Suppose the farmers in our two countries actually produce the same value of agricultural output.  To make the math easy, let’s say farmers in Country A produce $100 billion worth of ag output and farmers in Country B do the same. 

What are consumers in the two countries spending on food?  By definition, consumers in Country A are spending $100 billion/0.1 = $1,000 billion and consumers in country B are only spending $100 billion/0.9 = $111.11 billion. By definition, for a fixed value of ag output, a smaller value for the farmer's share of the retail dollar implies a larger total food economy. As I'll show in a minute, it matters a lot if you're selling into a $1 trillion market or a $111 billion market.

Why might consumers in Country A spend so much more on food than consumers in Country B despite the same volume of ag output in both countries?  Well, it could be there is more market power with greedy agribusinesses and retailers siphoning off profits in Country A than B (that seems to be the common layman’s interpretation).  But, it could also be that consumers in Country A have the preferences or ability to pay more for better packaging, increased food safety, better working conditions in food processing, more convenience (they pay the processor or a restaurant to do more of the preparation for them), etc.

So, what happens if there is a 10% increase in consumer demand for food in both Country A and Country B?  This could happen, for examples, if the populations increase in each country or if the respective food industries run advertisements or there are post-farm innovations that increase quality. 
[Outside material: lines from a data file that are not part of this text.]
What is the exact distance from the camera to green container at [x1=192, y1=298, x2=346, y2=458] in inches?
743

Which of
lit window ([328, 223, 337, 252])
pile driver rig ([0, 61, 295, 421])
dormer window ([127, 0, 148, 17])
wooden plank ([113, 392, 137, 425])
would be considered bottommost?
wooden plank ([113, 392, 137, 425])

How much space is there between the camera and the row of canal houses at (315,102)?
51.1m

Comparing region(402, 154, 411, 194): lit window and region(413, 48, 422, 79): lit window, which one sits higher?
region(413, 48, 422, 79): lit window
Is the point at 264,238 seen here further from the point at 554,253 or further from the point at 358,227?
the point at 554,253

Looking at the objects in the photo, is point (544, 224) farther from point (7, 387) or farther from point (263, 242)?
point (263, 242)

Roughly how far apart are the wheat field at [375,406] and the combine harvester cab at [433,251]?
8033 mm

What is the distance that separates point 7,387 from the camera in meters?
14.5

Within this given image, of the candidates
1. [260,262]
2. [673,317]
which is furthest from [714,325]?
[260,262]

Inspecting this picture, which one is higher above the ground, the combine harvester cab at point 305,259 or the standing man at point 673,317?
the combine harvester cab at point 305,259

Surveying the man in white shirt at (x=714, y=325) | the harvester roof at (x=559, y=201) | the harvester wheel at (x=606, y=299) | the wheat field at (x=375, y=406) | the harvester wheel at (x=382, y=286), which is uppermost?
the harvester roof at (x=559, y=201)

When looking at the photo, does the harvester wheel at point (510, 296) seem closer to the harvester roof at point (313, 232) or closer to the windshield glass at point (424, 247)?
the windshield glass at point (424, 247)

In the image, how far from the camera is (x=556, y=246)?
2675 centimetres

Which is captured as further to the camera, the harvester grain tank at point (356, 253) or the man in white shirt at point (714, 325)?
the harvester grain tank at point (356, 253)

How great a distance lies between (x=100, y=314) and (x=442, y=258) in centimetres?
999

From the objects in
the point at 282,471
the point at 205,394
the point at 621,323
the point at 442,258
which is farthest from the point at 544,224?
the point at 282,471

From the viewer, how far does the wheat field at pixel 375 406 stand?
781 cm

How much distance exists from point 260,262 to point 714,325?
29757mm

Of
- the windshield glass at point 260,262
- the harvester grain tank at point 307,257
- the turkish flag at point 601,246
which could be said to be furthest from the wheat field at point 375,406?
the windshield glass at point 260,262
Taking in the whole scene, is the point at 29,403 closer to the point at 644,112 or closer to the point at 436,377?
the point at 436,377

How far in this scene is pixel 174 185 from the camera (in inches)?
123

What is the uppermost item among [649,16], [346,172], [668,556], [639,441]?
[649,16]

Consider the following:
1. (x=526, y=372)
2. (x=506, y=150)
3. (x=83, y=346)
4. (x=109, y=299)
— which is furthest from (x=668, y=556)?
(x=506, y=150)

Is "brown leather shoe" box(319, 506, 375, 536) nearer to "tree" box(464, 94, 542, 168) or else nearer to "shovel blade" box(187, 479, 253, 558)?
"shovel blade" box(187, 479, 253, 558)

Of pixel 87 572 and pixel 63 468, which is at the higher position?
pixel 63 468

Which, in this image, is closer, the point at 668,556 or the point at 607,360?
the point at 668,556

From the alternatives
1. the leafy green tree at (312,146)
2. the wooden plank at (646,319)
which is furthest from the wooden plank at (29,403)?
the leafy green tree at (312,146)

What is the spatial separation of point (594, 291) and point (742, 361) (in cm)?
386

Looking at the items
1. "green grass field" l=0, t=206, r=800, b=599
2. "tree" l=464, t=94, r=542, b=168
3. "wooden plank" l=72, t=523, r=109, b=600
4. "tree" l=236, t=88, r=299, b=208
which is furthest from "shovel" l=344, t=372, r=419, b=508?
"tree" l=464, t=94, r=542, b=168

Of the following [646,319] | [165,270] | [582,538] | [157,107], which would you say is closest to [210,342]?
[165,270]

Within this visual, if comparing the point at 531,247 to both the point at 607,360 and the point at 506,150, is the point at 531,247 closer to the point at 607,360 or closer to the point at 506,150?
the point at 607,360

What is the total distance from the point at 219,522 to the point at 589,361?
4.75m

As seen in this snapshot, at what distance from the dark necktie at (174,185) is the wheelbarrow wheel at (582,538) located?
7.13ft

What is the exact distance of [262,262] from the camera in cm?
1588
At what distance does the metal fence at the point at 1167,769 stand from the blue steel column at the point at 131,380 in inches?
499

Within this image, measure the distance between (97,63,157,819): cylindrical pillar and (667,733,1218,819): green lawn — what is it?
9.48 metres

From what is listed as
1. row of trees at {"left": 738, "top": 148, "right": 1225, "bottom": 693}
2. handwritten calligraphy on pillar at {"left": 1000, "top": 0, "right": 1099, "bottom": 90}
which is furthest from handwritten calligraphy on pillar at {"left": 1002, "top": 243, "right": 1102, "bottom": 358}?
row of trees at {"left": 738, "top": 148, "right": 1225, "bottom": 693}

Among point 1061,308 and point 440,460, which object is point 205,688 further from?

Now, let’s construct a very simple economic model (such as the one we use in this paper), where, in both countries, the elasticity of demand is -0.8 and the elasticity of supply is 0.2, and the farm product is supplied to the retail sector in fixed proportions. 

In this situation, a 10% increase in consumer demand in country A (with only a 10% farmer’s share of the retail dollar) will increase farmers' profits by $29 billion.  However, in country B, where farmers “get” a full 90% of the retail dollar, that same 10% increase in consumer demand only increases farmers' profits by $8.8 billion.  So, for the same percentage increase in consumer demand, farmers in country A are more than 3x better off than farmers in country B despite the fact that their share of the retail dollar is only 10% instead of 90%. 

So, here’s a fundamental lesson: a small share of a big number can be much higher than a larger share of a smaller number.

Now, none of this means that one cannot construct scenarios in which producers are worse off when the farmer’s share of the retail dollar falls.  That’s easy to do too.  But, as I’ve shown here, I can easily do the opposite. 

The point?  Changes in the farmer’s share of the retail dollar are meaningless insofar as telling us whether farmers are better or worse off. 

Don't believe me?  Listen to other agricultural economists.  Here is Gary Brester, John Marsh, and Joseph Atwood and colleagues writing in a 2009 journal article:

We have empirically demonstrated that [the farmer’s share of the retail dollar] statistics and, by construction, farm-to-retail marketing margins, are not reliable measures of changes in producer surplus (welfare) given exogenous shocks to various economic factors … In fact, little or no accurate information is conveyed by [farmer’s share of the retail dollar] statistics … Consequently, these data should not be used for policy purposes.